Amicus shares rally as a revised PhIII delivers positive Fabry data
Last fall, when GlaxoSmithKline ($GSK) decided to bail on Amicus Therapeutics and bowed out of their deal for the late-stage Fabry disease drug migalastat, some investors gave up on the company. After all, the drug had already failed the first step in the first of two Phase III studies, unable to provide a statistically significant improvement over a placebo arm.
|Amicus CEO John Crowley|
But Amicus CEO John Crowley didn't give up. After laying off staffers in a reorganization, investigators took a new tack in exploring the effect of their drug. And today investors rallied to the cause on Amicus' case that the drug looked positive at the 12-month and 24-month stage of treatment, driving up shares by more than 25%. The biotech says that the outcome sets the stage for a run at an approval, pending the results of another Phase III study.
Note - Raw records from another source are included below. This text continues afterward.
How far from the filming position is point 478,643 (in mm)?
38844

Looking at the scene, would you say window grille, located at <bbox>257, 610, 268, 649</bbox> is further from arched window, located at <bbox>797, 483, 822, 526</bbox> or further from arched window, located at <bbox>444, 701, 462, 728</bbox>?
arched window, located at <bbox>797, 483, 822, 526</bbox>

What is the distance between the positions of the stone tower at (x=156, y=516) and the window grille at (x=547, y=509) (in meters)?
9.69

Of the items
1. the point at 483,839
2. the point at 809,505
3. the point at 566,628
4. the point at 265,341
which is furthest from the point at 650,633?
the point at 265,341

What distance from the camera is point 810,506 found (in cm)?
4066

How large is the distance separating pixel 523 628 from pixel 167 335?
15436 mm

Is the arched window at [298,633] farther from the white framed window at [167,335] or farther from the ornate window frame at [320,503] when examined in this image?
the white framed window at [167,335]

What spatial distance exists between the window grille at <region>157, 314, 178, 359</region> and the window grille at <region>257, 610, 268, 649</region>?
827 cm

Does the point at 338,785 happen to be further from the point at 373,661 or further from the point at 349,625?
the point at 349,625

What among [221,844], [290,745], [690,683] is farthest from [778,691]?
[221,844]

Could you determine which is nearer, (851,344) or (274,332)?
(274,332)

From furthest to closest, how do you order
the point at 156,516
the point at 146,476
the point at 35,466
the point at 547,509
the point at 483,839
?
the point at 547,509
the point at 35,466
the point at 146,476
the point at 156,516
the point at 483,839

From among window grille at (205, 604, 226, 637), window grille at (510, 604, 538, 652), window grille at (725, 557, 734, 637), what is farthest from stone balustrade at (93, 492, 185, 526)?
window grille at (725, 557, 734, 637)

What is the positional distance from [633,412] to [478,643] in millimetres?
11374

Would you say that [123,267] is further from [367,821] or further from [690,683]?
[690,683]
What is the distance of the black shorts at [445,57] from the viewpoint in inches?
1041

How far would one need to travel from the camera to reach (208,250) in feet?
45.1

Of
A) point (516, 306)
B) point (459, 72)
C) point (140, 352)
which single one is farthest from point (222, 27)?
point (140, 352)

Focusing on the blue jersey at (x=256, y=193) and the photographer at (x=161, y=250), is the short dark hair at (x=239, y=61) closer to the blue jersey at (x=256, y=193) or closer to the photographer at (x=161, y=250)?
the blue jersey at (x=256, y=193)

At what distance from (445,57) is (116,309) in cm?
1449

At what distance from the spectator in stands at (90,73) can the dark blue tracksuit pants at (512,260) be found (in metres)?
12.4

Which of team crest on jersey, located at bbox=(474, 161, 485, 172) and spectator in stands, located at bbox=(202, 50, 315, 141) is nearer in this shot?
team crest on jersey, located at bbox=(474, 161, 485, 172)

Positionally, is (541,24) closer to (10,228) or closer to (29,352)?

Jitters about the company's future hit in late 2012 when Cranbury, NJ-based Amicus acknowledged that the drug did not significantly reduce the lipid substrate GL-3 that accumulates in the kidneys of Fabry patients suffering from an enzyme deficiency after the first 6-month leg of the 011 trial. Amicus then revised the statistical analysis plan to examine the "mean change in GL-3 in patients with amenable mutations." The key results:
Patients who switched from placebo to the drug after 6 months went on to demonstrate a statistically significant reduction in GL-3, says Amicus. The reduction was durable and investigators also tracked a durable response in what they called an important new biomarker for the disease, focusing on plasma lyso-Gb3.
Crowley told FierceBiotech last summer that he had hoped that the FDA would allow them to change the rules of the game, to let them review a follow-up 12-month response rate as a basis for an approval, with some added subgroup analysis to help illustrate the efficacy. The agency OK'd the design change but made it clear that the company still had a failure on its hands and avoided any commitment to using the 12-month data for an approval, forcing the company to wait for a late-2014 filing.
Now that it has gone the extra mile, the CEO says he's happy with the results.
"We are pleased to report that the 12 and 24 month results from Study 011 have met our pre-defined criteria for success in terms of substrate reduction at 12 months, as well as clinical measures of kidney function maintained out to 24 months," Crowley said in a release. "We believe these data provide important validation that a small-molecule chaperone can restore the function of a patient's own enzyme in patients with amenable mutations, and that our pharmacogenomic assays can identify these patients."